One last point on written discovery – we send multiple waves of it throughout discovery.  We typically send 3 or 4 sets of written discovery requests to defendants throughout discovery.  This compounds the problems for them, because the defense lawyers continue to overstate their defenses, but now run into contradictions from not just the defendant witnesses’ deposition testimony, but also their own previous discovery responses.  This makes for a great record that we can present to the judge at dispositive motions, and use for impeachment at trial.

This is our chance to question relevant witnesses, on the record with a court reporter (we typically videotape important depositions as well). We get to confront the defense witnesses with all of the evidence we’ve developed through written discovery and document production. By this time, the defendant put its witnesses in an impossible position through its written defenses, which are often untrue and indefensible.  So the witness has to either lie to support the defense, or admit it’s not true.  That’s a dilemma that works for our clients either way, no matter which option the witness takes.  We use depositions to expose contradictions, create a record for dispositive motions, lock witnesses into their stories so that we can impeach them later at trial, and sometimes, to show defense lawyers how hopeless their case is.  We often calls from defense counsel shortly after depositions of their clients, seeking to re-start settlement negotiations.

The defendant will usually make a motion for summary judgment after discovery, asking the Court to throw out the case without having a jury trial. Because we’ve hit discovery so hard – both through written discovery and depositions – this is a tough motion for defense counsel to write in our cases.  We draft our response for the Court and now get to bring everything together: the admissions, contradictions, nonsense, and obvious fact disputes that we’ve uncovered through discovery.  We tell a compelling story that wraps everything together for the Court and makes clear that the defense motion has to be denied, and the defendant needs to face a jury for its conduct.

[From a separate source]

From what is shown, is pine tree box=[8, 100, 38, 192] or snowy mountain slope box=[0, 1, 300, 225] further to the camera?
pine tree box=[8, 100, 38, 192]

Sometimes, we’ll even make an affirmative motion for summary judgment, asking the Court to grant judgment in favor of our client without a trial. These motions are generally rare for plaintiffs to make, because the defendant can usually point to some fact dispute on its intent or some other factor that necessitates a trial. But we make affirmative summary judgment motions significantly more than is typical for plaintiffs, and that’s because the work we put in during discovery helps build a fantastic record to do so.

After the Court denies the defense motion for summary judgment, the defendant has only 2 options: 1) do the right thing and pay you a fair amount to our client to settle your claim (usually much, much more at this point than the defendant could have paid at the beginning of the case to settle); or 2) face a jury for its conduct and risk an enormous verdict. This is the dilemma that we have been creating and forcing the defendant into for the entire case. We’ll engage in settlement negotiations at this point from a position of extreme strength, mainly because most defendants are (rightly) terrified of facing a jury to defend their conduct.

This is, candidly, our favorite part of the case – why we went to law school: to hold the powerful accountable before juries.  We prepare heavily for trial, including: detailed witness preparation, focus groups, and mock trials.  At this point, the potential outcomes and consequences for the defendant are much more severe than if it simply did the right thing at the beginning of the case and paid a fair amount to compensate our client for its misconduct.  As we advocate to the jury for our client, we’re also mindful of protecting the record so that defendants will be unsuccessful in attacking the verdict in post-trial motions or appeal.